Le gouvernement répond en faisant appel à la sagesse des électeurs : « Les factieux font effort pour rendre maîtres de vos choix ; tout ce que l’intrigue peut faire mouvoir de ressorts, tout ce que peuvent inventer la perfidie et la séduction est mis en usage pour livrer les élections aux ennemis de la liberté et de la tranquillité publique. Mais il vous suffira d’opposer à ses efforts du crime une scrupuleuse observation de tout ce que la Constitution vous prescrit.
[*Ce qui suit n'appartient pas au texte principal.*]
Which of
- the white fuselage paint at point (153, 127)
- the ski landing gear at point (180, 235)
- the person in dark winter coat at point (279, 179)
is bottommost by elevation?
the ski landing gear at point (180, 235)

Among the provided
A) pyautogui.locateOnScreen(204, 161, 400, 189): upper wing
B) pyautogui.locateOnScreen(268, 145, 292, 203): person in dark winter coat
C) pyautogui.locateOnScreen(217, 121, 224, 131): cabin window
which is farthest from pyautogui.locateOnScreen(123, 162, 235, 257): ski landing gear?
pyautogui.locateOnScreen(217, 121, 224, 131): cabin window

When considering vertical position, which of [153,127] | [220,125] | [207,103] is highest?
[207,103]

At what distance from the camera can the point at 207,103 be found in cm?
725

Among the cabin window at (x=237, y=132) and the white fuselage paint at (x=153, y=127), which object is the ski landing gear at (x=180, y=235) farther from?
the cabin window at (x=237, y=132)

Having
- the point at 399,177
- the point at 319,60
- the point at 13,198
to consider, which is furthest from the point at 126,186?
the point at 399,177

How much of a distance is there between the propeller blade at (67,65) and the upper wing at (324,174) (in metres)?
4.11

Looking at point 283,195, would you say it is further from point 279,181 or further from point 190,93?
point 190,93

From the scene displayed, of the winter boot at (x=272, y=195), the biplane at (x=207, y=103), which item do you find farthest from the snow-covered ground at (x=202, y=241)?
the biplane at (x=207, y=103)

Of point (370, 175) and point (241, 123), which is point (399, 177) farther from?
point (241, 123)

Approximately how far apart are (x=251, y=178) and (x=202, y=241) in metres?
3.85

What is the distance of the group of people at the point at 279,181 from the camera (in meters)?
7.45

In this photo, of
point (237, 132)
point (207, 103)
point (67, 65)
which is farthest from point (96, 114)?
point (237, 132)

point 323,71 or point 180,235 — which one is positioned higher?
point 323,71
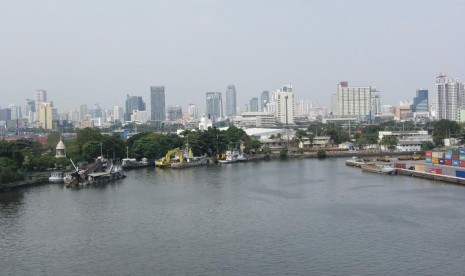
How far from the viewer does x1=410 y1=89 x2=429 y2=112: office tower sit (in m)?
64.2

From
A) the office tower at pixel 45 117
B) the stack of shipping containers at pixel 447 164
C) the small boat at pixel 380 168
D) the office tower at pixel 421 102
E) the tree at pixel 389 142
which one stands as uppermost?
the office tower at pixel 421 102

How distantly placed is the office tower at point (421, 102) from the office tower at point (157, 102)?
2861cm

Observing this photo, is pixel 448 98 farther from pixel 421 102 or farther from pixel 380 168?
pixel 380 168

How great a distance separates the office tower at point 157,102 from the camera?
72.4 m

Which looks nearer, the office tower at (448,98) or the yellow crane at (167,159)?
the yellow crane at (167,159)

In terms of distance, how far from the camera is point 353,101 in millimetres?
57062

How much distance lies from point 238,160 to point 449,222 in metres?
13.0

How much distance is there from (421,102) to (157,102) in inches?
1191

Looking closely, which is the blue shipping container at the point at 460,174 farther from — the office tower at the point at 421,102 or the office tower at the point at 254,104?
the office tower at the point at 254,104

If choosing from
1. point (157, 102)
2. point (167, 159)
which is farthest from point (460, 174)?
point (157, 102)

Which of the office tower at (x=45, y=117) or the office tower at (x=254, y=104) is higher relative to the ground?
the office tower at (x=254, y=104)

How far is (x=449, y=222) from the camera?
25.5 feet

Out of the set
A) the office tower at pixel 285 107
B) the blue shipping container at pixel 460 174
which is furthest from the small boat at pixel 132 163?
the office tower at pixel 285 107

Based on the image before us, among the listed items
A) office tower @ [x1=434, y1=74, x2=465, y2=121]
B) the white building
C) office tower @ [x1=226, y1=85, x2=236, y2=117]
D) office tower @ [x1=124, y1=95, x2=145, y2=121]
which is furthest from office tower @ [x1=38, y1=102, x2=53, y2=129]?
office tower @ [x1=226, y1=85, x2=236, y2=117]
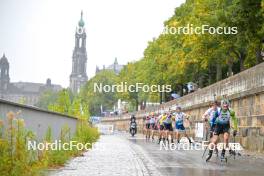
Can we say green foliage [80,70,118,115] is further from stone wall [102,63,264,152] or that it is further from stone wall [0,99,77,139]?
stone wall [0,99,77,139]

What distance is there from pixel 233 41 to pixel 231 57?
6.81 m

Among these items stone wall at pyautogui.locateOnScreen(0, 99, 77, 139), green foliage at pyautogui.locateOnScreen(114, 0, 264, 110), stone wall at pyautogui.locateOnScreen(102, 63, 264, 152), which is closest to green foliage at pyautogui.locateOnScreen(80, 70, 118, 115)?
green foliage at pyautogui.locateOnScreen(114, 0, 264, 110)

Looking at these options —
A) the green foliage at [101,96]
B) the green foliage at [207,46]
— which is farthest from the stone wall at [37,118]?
the green foliage at [101,96]

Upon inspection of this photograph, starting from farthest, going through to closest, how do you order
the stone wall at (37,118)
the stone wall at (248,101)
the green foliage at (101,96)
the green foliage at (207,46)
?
the green foliage at (101,96) → the green foliage at (207,46) → the stone wall at (248,101) → the stone wall at (37,118)

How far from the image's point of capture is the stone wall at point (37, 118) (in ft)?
30.2

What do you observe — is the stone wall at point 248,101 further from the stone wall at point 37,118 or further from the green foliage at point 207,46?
the stone wall at point 37,118

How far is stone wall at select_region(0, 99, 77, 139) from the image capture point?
921 cm

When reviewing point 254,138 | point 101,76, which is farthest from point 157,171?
point 101,76

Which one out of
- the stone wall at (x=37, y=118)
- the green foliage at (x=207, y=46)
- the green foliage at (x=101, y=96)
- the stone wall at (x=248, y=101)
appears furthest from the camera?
the green foliage at (x=101, y=96)

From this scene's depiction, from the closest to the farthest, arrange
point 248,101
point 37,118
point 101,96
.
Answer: point 37,118
point 248,101
point 101,96

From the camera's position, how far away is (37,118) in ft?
40.6

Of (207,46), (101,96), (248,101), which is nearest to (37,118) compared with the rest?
(248,101)

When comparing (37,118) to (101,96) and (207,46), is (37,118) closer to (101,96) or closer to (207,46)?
(207,46)

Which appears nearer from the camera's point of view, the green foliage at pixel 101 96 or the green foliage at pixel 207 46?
the green foliage at pixel 207 46
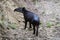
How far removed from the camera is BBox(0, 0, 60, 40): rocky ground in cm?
947

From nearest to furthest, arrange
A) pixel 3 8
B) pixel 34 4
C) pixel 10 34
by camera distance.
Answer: pixel 10 34
pixel 3 8
pixel 34 4

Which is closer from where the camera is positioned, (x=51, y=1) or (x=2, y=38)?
(x=2, y=38)

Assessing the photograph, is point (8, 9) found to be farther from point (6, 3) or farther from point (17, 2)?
point (17, 2)

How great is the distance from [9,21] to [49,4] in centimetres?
748

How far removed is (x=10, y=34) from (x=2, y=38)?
34.2 inches

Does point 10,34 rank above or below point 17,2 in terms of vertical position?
below

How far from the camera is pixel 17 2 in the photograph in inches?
565

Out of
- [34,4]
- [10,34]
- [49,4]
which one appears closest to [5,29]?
[10,34]

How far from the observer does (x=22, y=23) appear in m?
11.6

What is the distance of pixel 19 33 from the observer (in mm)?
9859

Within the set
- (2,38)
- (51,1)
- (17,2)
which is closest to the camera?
(2,38)

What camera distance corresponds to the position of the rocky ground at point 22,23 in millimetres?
9469

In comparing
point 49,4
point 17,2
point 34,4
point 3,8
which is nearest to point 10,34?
point 3,8

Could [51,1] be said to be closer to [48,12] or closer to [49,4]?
[49,4]
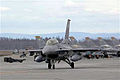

Rappelez-vous que c’est de la sagesse des choix dans les assemblées primaires que dépendent principalement la durée, la conservation et la prospérité de la République »  [2]

Si le régime de l’après Robespierre reste une République, elle est bien différente des aspirations de Robespierre et des Montagnards de l’An II.
La République thermidorienne et le Directoire se lancent dans une politique de conquêtes qui accroît le rôle de l’armée. Dès lors le luxe des nouveaux riches et des profiteurs de guerre contraste avec la misère du peuple et la ruine des rentiers.

Le Directoire est menacé à la fois, à gauche par les Jacobins et à droite par les royalistes. Il se veut, la République du « juste milieu » et réprime d’abord la Conspiration des Égaux (1796). Puis il se casse les élections gagnées par les royalistes, c’est le coup d’État du 18 Fructidor an V (4 septembre 1797).

Lorsque les administrateurs d’Arras s’expriment le 23 Vendémiaire an V, la République du « juste milieu » est menacée par sa gauche (Montagnards et Babouvistes…) La référence au 18 Fructidor est de suite rappelée et la suite de cette adresse nous montre une administration conservatrice qui recherche l’équilibre entre les deux extrêmes.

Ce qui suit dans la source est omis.